7 thoughts on “Like Voldemort To Wizards: How Christian Homeschooling Made Me A Sex Ed Advocate”
The way our sex ed was handled has, retrospectively, shed light on just how works-based the theology of our so-called “saved-by-grace” churches were. Maybe they could say we were SAVED by grace alone, by you can bet your worth depended on how well you toed the line. And nowhere was that more evident than with perfect, pure, abstinence. At least, the appearance of it.
The secrecy also tends to foster porn addictions (which are finally being acknowledged as a Thing). I suspect it’s not taught because then the teachers might be exposed for their own vices.
Hey Ryan. I greatly enjoy your perspective, even if I may not agree. I had “Abstinence-Only Sex Education,” and I feel none of the hurt or confusion you pointed out.
The problem, I think, is that not all “Abstinence-only sex ed” is the same. It sounds (with uncharacteristically vague bifurcation) from your post like there is “Abstinence-only sex ed,” which, as you describe it, is understandably harmful, and the “Sex ed” you are advocating. The problem is I’m not entirely sure what you’re advocating. Is it just that children should receive some kind of information about sex outside the home?
I wonder if you would consider writing a follow up post (or even a reply, I suppose) to discuss what “Sex ed” entails. It seems like sex, like violence, or alcohol, or anything else that has life-altering consequences, needs to be discussed when children have some degree of maturity to handle it. When do you see the appropriate time to do this? What are the limits of the discussion? Does there just need to be one Talk or could there be several? And how, for those who value some kind of holiness, do you accomplish this without violating your conscience or the conscience of your children?
Thanks for putting your thoughts out there for us all to read. I hope you understand I ask these questions out of admiration, and not out of contempt. Looking forward to your response.

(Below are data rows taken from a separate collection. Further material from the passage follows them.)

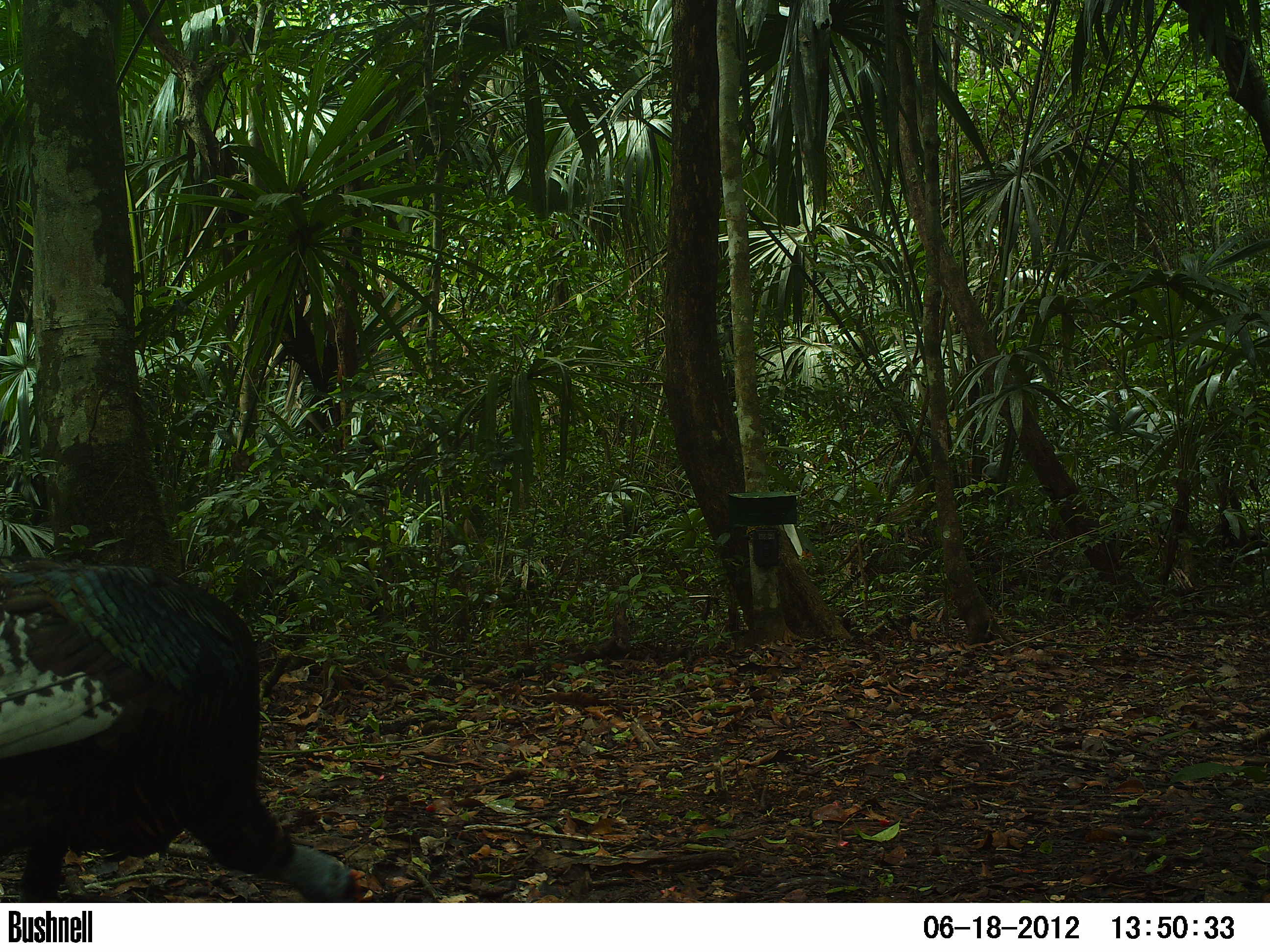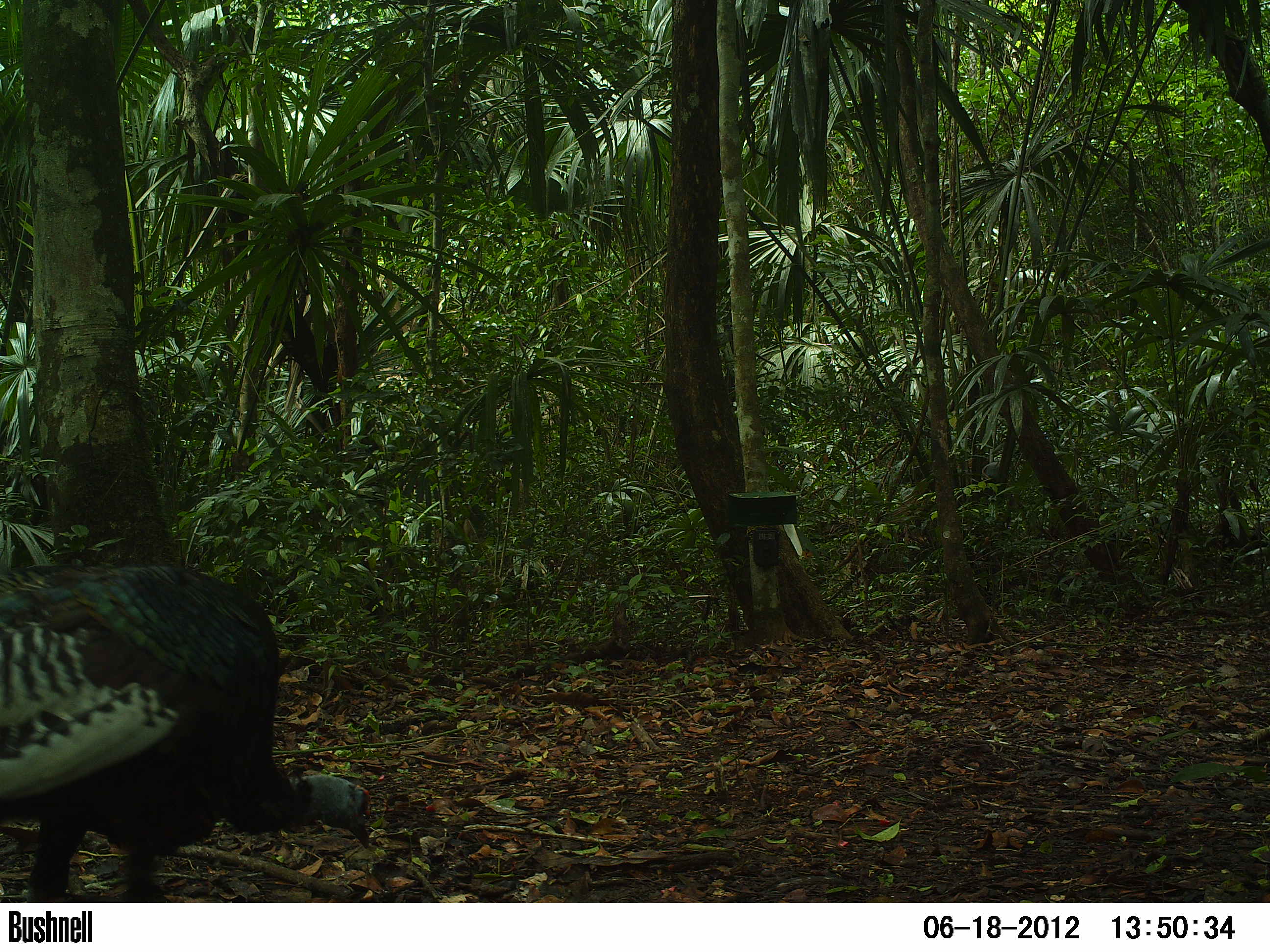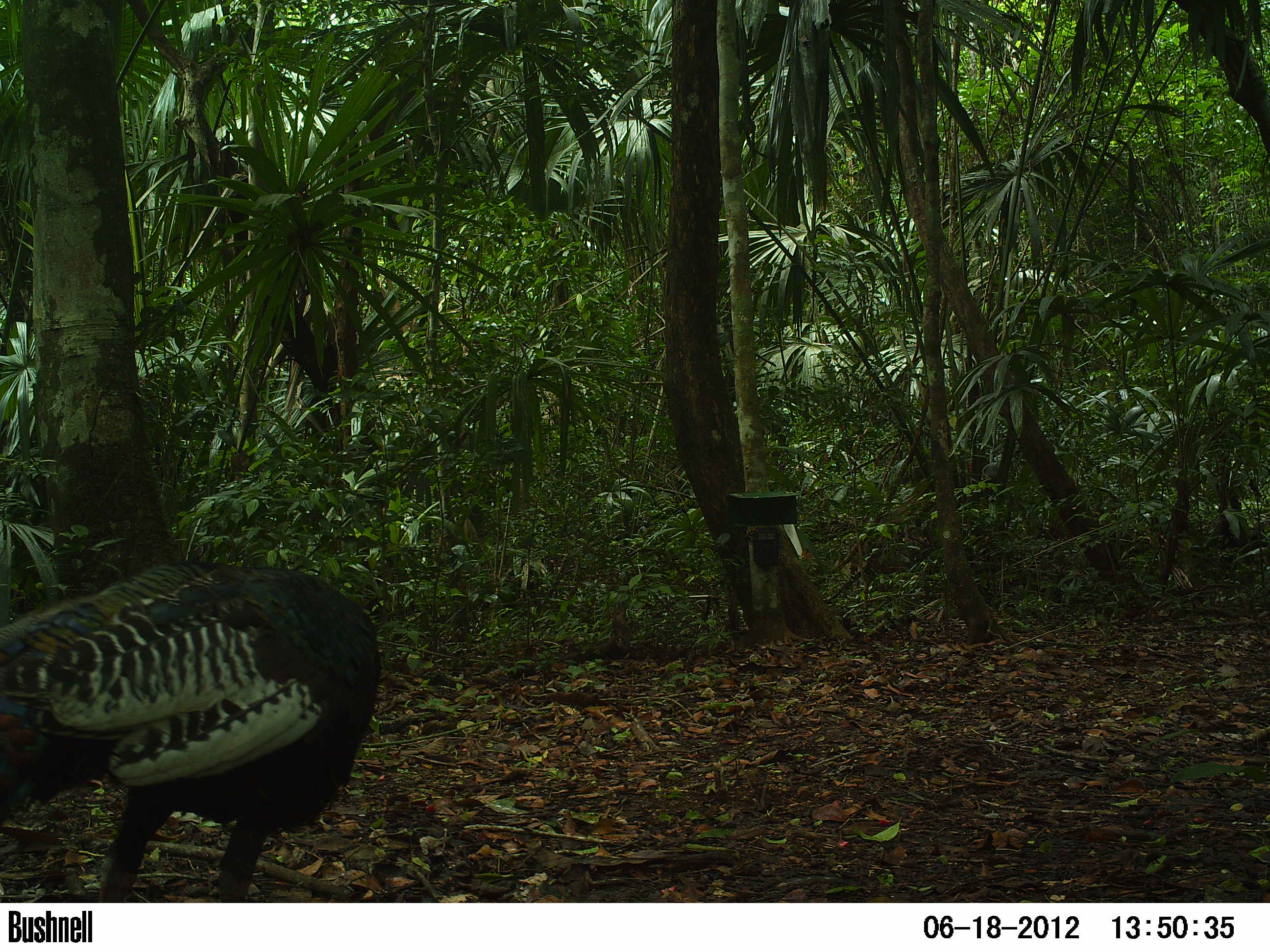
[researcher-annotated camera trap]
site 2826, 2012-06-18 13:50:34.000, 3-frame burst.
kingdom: Animalia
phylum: Chordata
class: Aves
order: Galliformes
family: Phasianidae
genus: Meleagris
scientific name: Meleagris ocellata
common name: ocellated turkey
Meleagris ocellata (ocellated turkey), count 1, age adult.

Thank you. Your sex ed was 5 minutes longer than mine (unless rape counts as education). It’s a nice ideal to try to keep children innocent and ignorant, maybe, but it doesn’t work. I definitely agree that empowering kids to understand their sexuality and protect themselves is far more nurturing than hoping and praying they’ll make it through adolescence unscathed with a vague anatomy lesson and warnings of divine wrath if they notice that particular anatomy on themselves or others.

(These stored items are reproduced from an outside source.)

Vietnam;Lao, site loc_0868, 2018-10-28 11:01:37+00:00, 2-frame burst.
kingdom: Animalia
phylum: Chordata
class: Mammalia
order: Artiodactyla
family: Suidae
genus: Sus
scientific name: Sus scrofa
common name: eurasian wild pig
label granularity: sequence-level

I was never told about sex. I learned everything about that by reading slash/femslash as a child. I read the good stuff too, no lubeless anal for me and lesbian sex=scissoring. I was also never told I would have a period by my mom, but I’d learned about that from the internet by the time I had mine, so I wasn’t surprised and knew what to do. But yeah some of my friends are still SUPER SKETCHY about the details of sex even though they know what it is, and these aren’t kids who have to wear long skirts and never cut their hair, they’re very secular and know pop culture and own electronics and can wear whatever they want.

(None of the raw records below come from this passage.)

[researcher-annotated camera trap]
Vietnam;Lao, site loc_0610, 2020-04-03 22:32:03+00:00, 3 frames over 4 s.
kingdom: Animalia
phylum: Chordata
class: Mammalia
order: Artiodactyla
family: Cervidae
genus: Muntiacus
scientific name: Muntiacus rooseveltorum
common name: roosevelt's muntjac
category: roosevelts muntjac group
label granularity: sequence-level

Have you ever attended an abstinence educational program? These teachers are well trained. The students “DO” learn about STD’s, sex, intercourse, babies , condoms etc…. . They do give them a thorough, comprehensive sex education that also promotes abstinence til marriage.
I have not as a student. I was homeschooled in the 80’s and 90’s. The homeschooling communities and groups I was in did not have any sort of organized abstinence educational program. And they would have been opposed to teaching about most of those things.
I did attend one abstinence educational program for a public school as an adult, to watch a friend lead a program. That particular program did not mention anything about STDs, condoms, etc. It was simply about the “emotional benefits” of abstaining from sex as a teenager.
Wow… that is one powerful testimony. I read your whole note and would like to say a big THANK YOU for being brave enough to share your story, this sex-and-body-shaming nonsense has to stop for once and for all.